Originating in Kutch, ‘Kala’ cotton is the original pure cotton, ‘old world’ cotton of India. The encouraging production of cotton and its initiative helps sustainable textile production, while also preserving agriculture and artisanal livelihoods in the region of Kutch.
Kala cotton is indigenous to Kutch, and is also organic grown without any pesticides or synthetic fertilizers, preventing their use and making the production defaulty organic. It is purely rain-fed crop used, which allows it to have a high tolerance to natural diseases and pests, which requires minimal investment and interventions.
At Crow, we believe in bracing our roots and using the traditional techniques and craftsmanship of our local artisans in textile making. These local artisans weave the richness of our culture into our clothes.
Ajrak is a form of ancient Indian printing that is traditionally hand block-printed using the resist-dye method, through eco-friendly natural dyes. Ajrak has been long established by the Khatri community of the Kutch desert in Gujarat. Ajrak textile prints have acted as an interpretive role in Sindhi nationalism, keeping the old tradition of block printing alive. It is distinguished with complex geometrical and floral patterns, expressed through bichrome colours of red and black usually.
For around 500 years now, the beautiful craftsmanship of ‘Hand Block Printing’ has been practised in India, concentrated in the royal capital of Rajasthan, Jaipur, India. Indian artists have practised and mastered the art of block printing by utilising naturally sourced plant dyes, particularly with eco-friendly mordants, which aids in attaching a dye to a material.
Another art of printing that Jaipur lovingly practises is known as ‘Dabu’, which involves block printing that is mud resistant. Therefore, areas of a particular design are purposely omitted and reserved from the natural dyes like kashish for grey-brown, indigo, hues like yellow, red derived from natural sources like pomegranate creating beautiful stencil-like designs.

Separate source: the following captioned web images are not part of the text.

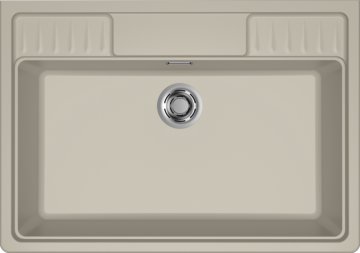 SPAZIO 900 K95 CHAMPAGNE - LKS90095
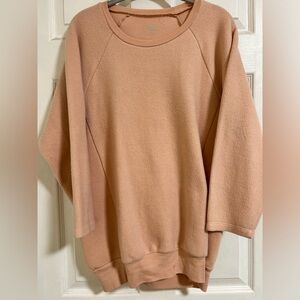 Alo crewneck sweater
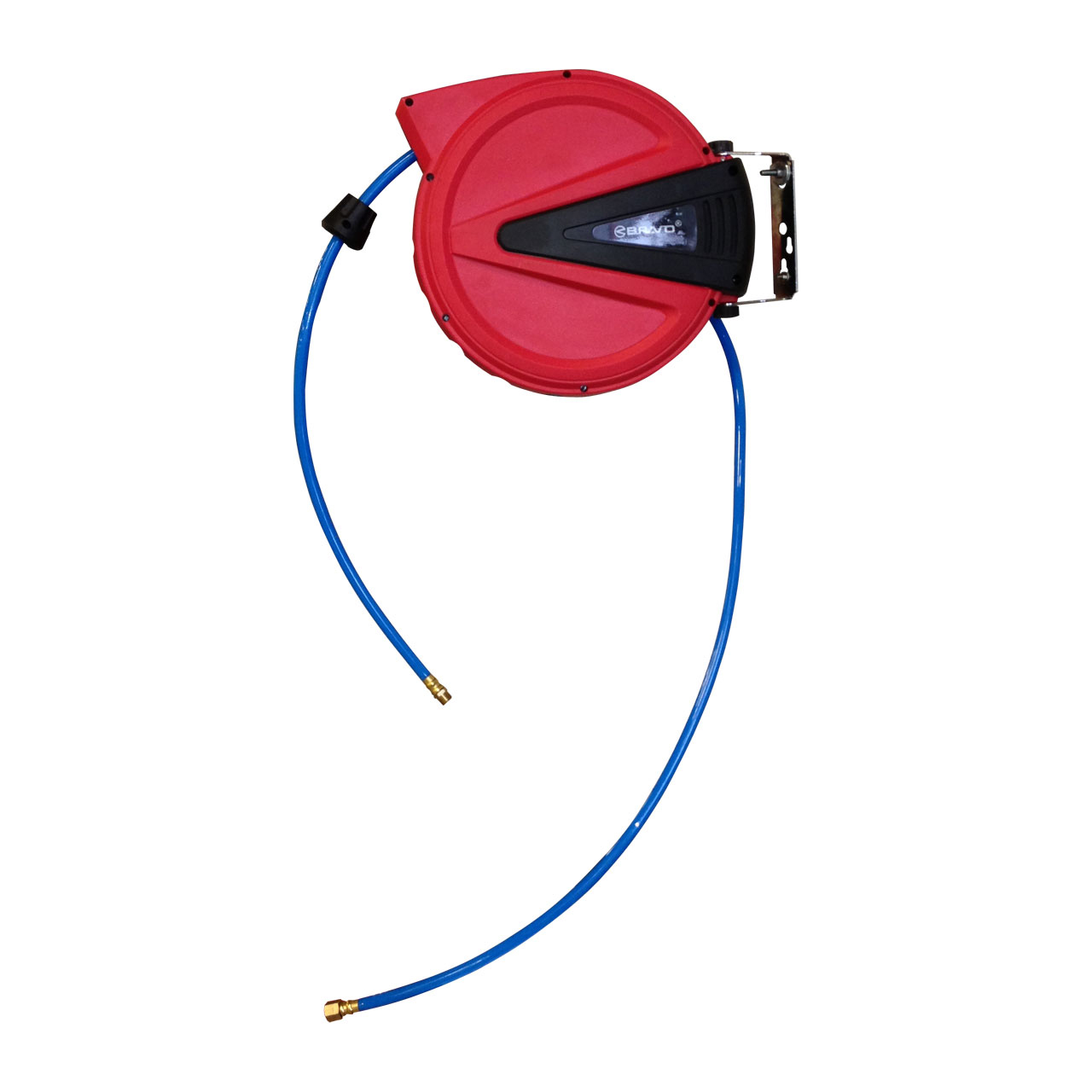 Drift-Air Slangvinda Hawk trykkluft 5/16'' 8x12mm 10bar 15m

The textile traditions of India are a collection of diverse techniques and methods of weaving, dyeing, and processing. Each of these activities becoming a craft practice in themselves arrived at after years of development; the tricks of the trade often passed down by word of mouth as closely guarded secrets within craft communities. Colour dyeing is one such integral part of the textile manufacturing process in the subcontinent of India.